L'Eglise reste d'ailleurs réservée devant certaines pratiques qu'elle voit comme gestes de superstition, ou bien ouvre des cahiers dans les sanctuaires, sans pouvoir diriger complètement cette écriture : certaines continuent de glisser des bouts de papier sous la statue, par désir d'intimité, de proximité ; d'autres écrivent régulièrement sur ces cahiers, où leur journal s'entremêle aux autres messages. Paradoxes d'un écrit prenant la place de la parole attendue, et qu'on retrouve avec le curé de Villemagne, qui soignait par correspondance. Giordana Charuty constate que ces phénomènes se sont développés au moment où la psychanalyse, quant à elle, proposait aux familiers de l'écriture un dispositif de cure fondé sur la parole. Dans les deux cas, elle conclut à une inversion des usages respectifs de la parole et de l'écriture, qui permet d'objectiviser un corps défaillant pour préserver une demande de guérison magique.

Les bergers

Mais « il y a écriture et écriture », nous dit la troisième partie, « entre nous et je », où l'on voit cette écriture devenir sur une longue durée l'emblème paradoxal d'un groupe professionnel, les bergers, tandis qu'à la pointe avancée de notre modernité la messagerie informatique d'un centre de recherches est détournée pour régler des problèmes de sociabilité.

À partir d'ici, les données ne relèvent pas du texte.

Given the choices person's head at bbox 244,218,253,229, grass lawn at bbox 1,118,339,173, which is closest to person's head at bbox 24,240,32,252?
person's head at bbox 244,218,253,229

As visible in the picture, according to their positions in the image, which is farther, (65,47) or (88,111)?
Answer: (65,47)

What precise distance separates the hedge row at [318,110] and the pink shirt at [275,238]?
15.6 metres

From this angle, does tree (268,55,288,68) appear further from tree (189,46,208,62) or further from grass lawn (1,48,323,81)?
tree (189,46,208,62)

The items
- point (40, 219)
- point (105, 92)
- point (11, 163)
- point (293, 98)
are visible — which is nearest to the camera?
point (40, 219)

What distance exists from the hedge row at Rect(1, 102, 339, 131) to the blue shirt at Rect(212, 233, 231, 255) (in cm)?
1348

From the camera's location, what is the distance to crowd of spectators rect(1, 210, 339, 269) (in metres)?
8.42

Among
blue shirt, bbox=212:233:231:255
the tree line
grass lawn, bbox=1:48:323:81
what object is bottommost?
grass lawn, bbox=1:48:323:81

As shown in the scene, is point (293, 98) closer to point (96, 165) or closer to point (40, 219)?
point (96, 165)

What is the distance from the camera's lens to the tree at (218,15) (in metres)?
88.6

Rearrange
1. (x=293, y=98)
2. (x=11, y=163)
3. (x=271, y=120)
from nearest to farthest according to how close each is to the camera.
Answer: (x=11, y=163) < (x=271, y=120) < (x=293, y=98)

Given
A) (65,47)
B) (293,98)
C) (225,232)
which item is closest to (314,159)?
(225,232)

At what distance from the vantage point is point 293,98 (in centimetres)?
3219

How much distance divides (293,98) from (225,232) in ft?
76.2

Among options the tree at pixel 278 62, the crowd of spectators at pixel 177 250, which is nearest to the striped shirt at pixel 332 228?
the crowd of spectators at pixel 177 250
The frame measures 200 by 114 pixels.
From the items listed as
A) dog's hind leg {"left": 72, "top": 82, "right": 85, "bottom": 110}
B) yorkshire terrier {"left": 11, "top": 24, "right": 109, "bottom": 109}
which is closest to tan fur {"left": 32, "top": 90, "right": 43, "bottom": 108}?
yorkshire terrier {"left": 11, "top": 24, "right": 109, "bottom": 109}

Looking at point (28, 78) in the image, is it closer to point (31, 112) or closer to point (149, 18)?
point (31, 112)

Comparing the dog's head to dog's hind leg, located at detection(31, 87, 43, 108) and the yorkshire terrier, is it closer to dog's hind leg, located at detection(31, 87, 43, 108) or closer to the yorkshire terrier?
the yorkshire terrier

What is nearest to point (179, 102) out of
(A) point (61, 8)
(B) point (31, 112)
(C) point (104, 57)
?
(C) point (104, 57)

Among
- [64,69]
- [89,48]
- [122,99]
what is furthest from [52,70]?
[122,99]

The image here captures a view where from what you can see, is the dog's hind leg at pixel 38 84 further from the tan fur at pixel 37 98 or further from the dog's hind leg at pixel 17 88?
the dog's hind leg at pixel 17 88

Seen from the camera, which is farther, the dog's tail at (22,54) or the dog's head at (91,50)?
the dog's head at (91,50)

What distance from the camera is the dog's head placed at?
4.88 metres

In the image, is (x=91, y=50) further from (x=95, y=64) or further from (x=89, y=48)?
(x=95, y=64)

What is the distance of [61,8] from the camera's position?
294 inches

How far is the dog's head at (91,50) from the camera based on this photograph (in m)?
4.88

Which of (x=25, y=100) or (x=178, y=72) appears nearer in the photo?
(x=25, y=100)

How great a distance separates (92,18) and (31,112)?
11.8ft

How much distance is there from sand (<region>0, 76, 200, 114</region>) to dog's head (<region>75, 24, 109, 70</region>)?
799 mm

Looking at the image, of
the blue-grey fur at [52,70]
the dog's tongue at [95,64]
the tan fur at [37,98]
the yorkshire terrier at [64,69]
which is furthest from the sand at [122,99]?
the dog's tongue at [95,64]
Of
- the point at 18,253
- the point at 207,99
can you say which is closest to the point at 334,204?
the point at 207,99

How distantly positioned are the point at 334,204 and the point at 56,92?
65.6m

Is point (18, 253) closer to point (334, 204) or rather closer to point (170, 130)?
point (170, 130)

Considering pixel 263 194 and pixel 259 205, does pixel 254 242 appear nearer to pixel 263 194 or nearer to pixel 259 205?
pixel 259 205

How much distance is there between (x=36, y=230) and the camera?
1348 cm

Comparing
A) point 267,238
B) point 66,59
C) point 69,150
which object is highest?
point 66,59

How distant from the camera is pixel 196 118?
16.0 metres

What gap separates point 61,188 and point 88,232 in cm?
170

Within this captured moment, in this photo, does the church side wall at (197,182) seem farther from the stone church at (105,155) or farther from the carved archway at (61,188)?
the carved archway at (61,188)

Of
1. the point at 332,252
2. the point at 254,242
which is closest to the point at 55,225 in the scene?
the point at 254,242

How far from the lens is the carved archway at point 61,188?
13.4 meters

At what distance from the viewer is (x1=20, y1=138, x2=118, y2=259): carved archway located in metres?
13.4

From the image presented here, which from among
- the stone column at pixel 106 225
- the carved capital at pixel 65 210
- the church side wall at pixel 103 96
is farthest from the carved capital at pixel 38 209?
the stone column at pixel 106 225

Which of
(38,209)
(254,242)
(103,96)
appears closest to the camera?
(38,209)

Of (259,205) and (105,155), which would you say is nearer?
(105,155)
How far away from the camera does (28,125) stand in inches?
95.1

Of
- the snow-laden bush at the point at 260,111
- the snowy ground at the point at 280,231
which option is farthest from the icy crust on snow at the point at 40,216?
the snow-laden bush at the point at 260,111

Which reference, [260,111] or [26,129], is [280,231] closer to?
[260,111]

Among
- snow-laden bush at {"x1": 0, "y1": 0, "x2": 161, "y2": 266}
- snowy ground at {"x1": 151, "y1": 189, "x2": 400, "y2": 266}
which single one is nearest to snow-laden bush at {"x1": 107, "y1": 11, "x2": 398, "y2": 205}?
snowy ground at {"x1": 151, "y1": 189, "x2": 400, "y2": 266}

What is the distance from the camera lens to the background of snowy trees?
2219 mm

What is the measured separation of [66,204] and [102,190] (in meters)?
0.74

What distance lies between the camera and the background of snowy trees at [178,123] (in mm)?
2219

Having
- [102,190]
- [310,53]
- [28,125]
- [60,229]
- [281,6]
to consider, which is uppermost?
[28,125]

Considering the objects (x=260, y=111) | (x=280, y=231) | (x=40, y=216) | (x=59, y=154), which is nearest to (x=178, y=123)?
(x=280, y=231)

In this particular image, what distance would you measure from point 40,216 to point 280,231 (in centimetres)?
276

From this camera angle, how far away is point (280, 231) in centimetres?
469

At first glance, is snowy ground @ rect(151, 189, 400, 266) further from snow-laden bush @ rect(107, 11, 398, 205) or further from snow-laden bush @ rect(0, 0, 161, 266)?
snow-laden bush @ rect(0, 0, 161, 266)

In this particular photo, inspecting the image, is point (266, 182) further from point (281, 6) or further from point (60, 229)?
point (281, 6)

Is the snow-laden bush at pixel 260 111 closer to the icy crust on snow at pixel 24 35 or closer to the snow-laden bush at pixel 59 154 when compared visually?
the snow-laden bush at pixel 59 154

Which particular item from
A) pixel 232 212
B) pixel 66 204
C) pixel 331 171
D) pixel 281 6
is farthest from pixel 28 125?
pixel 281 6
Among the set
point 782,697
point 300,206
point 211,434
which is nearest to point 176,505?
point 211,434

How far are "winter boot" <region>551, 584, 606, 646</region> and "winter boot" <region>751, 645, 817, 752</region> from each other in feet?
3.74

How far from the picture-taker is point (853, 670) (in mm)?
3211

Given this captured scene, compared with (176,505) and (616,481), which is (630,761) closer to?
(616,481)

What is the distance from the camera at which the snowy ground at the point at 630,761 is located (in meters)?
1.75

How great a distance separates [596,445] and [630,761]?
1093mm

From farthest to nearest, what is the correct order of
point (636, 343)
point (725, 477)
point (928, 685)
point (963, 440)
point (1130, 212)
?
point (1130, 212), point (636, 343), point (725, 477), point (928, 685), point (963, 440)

L'exemple des bergers, pour pittoresque qu'il paraît, est lourd de conséquences théoriques, car il perturbe lui aussi la frontière entre lettrés et analphabètes : si le berger rencontre depuis longtemps dans les almanachs la figure de l'imprimeur, c'est qu'il a la capacité de déchiffrer tous les signes du corps, du ciel, donc du texte, et nous sommes ici loin de l'irruption destructrice de l'écrit, telle que l'ont pensée un Platon ou un Jack Goody. On parle de « calendrier de berger », de « lettre de berger » ; le berger est le maître des marques, sortes d'idéogrammes. Dans le Vallespir catalan, des milliers de marques à connaître ont été répertoriées dans le Llibre de conllochs, et si la palabre semble importante dans ce milieu, elle ne fait peut-être que voiler l'importance des signes ; nombreux aussi les vastes espaces où certaines essences d'arbres marquent des repères, dans les estives, où les rochers portent souvent des inscriptions. Mais tout ce qu'on a dit de leur rapport privilégié à l'écrit a aussi influencé les bergers, dont les fils cadets, en Haute Comminges, deviennent colporteurs de librairie. Daniel Fabre reconstruit donc toute une relation spéculaire qui témoigne même d'une attraction continue entre deux planètes du savoir apparemment sans relation, l'école et l'estive...

Avec cette figure du berger, nous tenons sans doute l'emblème du livre : le lecteur peut goûter la poésie de cette évocation, et le sentiment de pénétrer quelque secret, quelque magie ; en même temps, il participe à une réflexion théorique ambitieuse, toujours relancée par l'étude de cas, écrite dans une langue attentive à ses effets, et donc adéquate à son objet, puisque toutes les écritures considérées se posent aussi, avec plus ou moins de naïveté, la question de leur esthétique et de leur efficacité. Les exemples ici esquissés ne donnent qu'une vue partielle de cet ouvrage dont l'audience devrait dépasser le cercle des spécialistes.